There are 65536 registers per SM not thread block and while you can indirectly control that by making your block takes all the SM but this presents its own problems.
NVIDIA hardware limits the threads max number to 1024 (2048) and shared memory to 48 KB (64 KB) per SM. So if you consume all of that in one thread block or near the maximum then you are using one thread block per SM. You don't usually want to do that because it will lower your occupancy. Additionaly , If the kernel you’re running is not compute-bound and does not need all the registers or shared memory allocated to it, having fewer blocks on the SM could leave some compute resources idle. GPUs are designed to thrive on parallelism, and limiting the number of active blocks could cause underutilization of the SM’s cores, leading to poor performance. Finally, If each thread block occupies an entire SM, you limit the scalability of your kernel to the number of SMs on the GPU. For example, if your GPU has 60 SMs, and each block uses one SM, you can only run 60 blocks in parallel, even if the problem you’re solving could benefit from more parallelism. This can reduce the efficiency of the GPU for very large problem sizes.
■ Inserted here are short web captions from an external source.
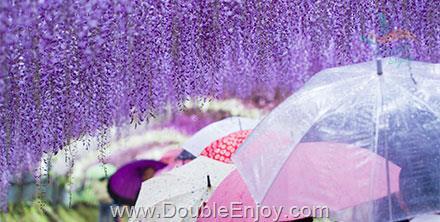 DE222 : โปรแกรมทัวร์ญี่ปุ่น ฟุกุโอกะ เปปปุ เทศกาลชมดอกวิสทีเรีย 5 วัน 3 คืน (SL)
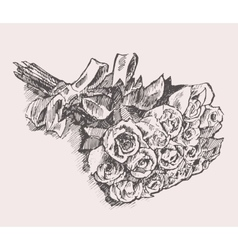 Bouquet of roses with ribbon hand drawn sketch vector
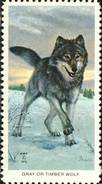 USA 1973. Gray Wolf And His Habitat, Loup. Timbre / Vignette, National Wildlife Fed. - Chiens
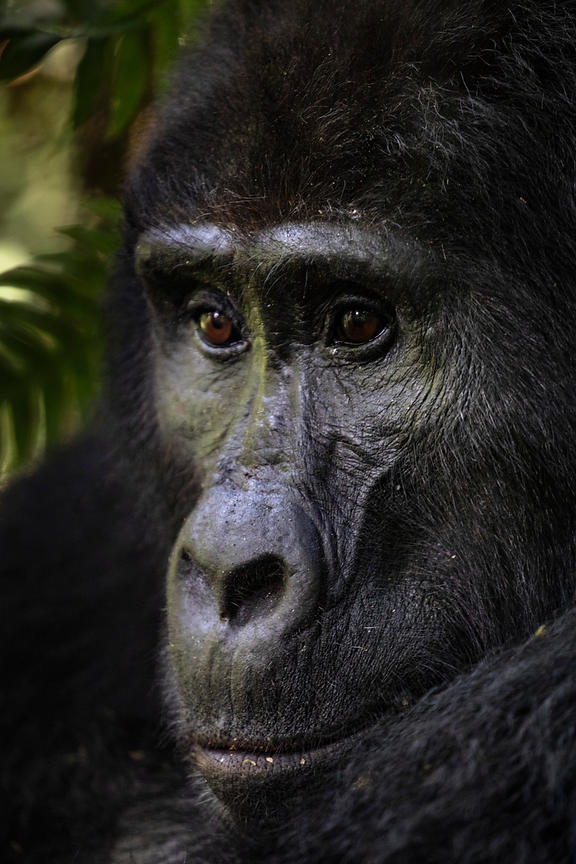 Portrait of a Mountain Gorilla Female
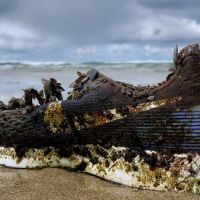 Why are Nike trainers washing up on beaches from #Bermuda #Bahamas to #Ireland & #Orkney ? @BBCNews
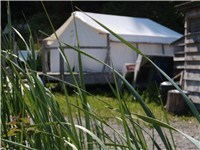 Luxury Tents in Seldovia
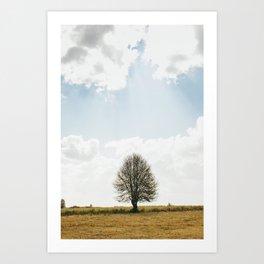 The solitary Burmese tree Art Print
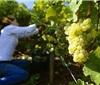 最终数据:2018德国葡萄酒产量达10.27亿升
The claim at the end of your post, suggesting that >1 block per SM is always better than 1 block per SM, isn’t strictly true either. In the example you gave, you’re limited to 60 blocks because the thread count of each block is too high. You could, for example, cut the blocks in half to yield 120 blocks. But each block has half as many threads in it, so you don’t automatically get any occupancy benefit by doing so.
When planning out the geometry of a CUDA thread grid, there are inherent tradeoffs between SM thread and/or warp scheduler limits, shared memory usage, register usage, and overall SM count, and those tradeoffs can be counterintuitive if you follow (admittedly, NVIDIA’s official) guidance that maximizing the thread count leads to optimal performance.
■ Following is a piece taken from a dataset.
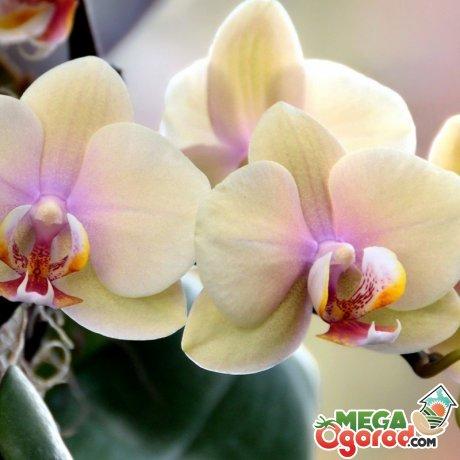Выращивание орхидеи пафиопедилум и фаленопсис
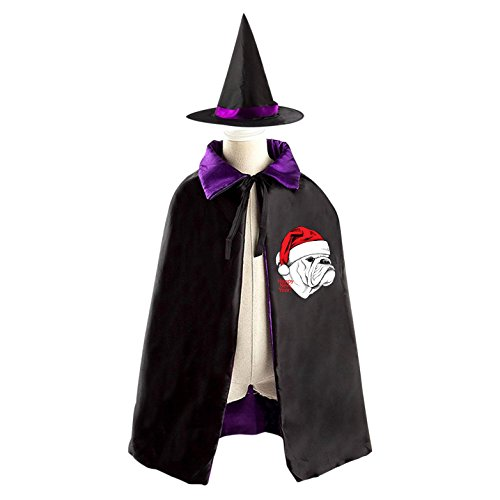 Sled Costume Dog (Christmas dog Halloween Costumes Witch Wizard Reversible Cloak With Hat Kids Boys)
Another thing to maybe mention, re: “if your GPU has 60 SMs, and each block uses one SM, you can only run 60 blocks in parallel”… CUDA tends to want to have at least 3 or 4 blocks per SM so it can round-robin them as soon as one stalls on a memory load or sync or something else. You might only make forward progress on 60 separate blocks in any given cycle, but it’s quite important that you have like, for example, 240 blocks running in “parallel”, so you can benefit from latency hiding. This is where a lot of additional performance comes from, doing work on one block while another is momentarily stuck.
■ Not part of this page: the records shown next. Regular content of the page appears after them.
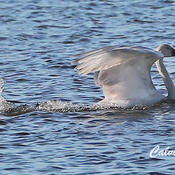 Tundra Swan motors along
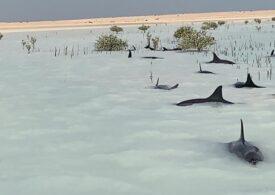 Zeci de delfini au fost salvați în largul Arabiei Saudite
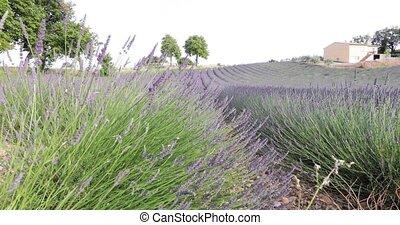 Field of lavender in France, Lavender stalks in the foreground, Valensole, Cote Dazur-Alps-Provence, a lot of flowers, rows of flowers, perspective, trees and shed on background, sunny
There might be such a thing as cooperative kernels that communicate through smem, but you’d definitely need syncs for that. I don’t know if pre-populating smem is a thing that exists, but if it does then you’ll need kernel level or device level sync, and furthermore you’d be limited to 1 thread per CUDA core. I’m not sure either of those things actually exist, I’m just hedging, but if so they sound complicated and rare. Anyway, the point is that I think if we’re talking about shared memory, it’s safe to assume there must be some synchronizing.
I also assumed by “desynced” you meant threads would be doing scattered random access memory reads, since the alternative offered was homogeneous workloads. That’s why I assumed memory perf might be low or limiting due to low cache hit rates and/or low coalescing. In the case of shared memory, even if you have syncs, random access reads might lead to heavy bank conflicts. If your workload has a very ordered access pattern, if that’s what you meant, but you just don’t need any synchronization, then in that case there’s no problem and perf can be quite good. In any case, it’s a good idea to minimize memory access and strive to be compute bound instead of memory bound. Memory tends to be the bottleneck most of the time. I’ve only seen truly optimized and compute bound kernels a small handful of times.
https://www.nvidia.com/content/gtc-2010/pdfs/2238_gtc2010.pd...
I would also think in terms of latency hiding rather than just work parallelism (though latency hiding on GPUs is largely because of parallelism). This is the reason why GPUs have massive register files, because unlike modern multi-core CPUs, we omit latency reducing hardware (e.g., speculative execution, large caches, that out-of-order execution stuff/register renaming etc) and in order to fill pipelines we need to have many instructions outstanding, which means that the operands for those pending arguments need to remain around for a lot longer, hence the massive register file.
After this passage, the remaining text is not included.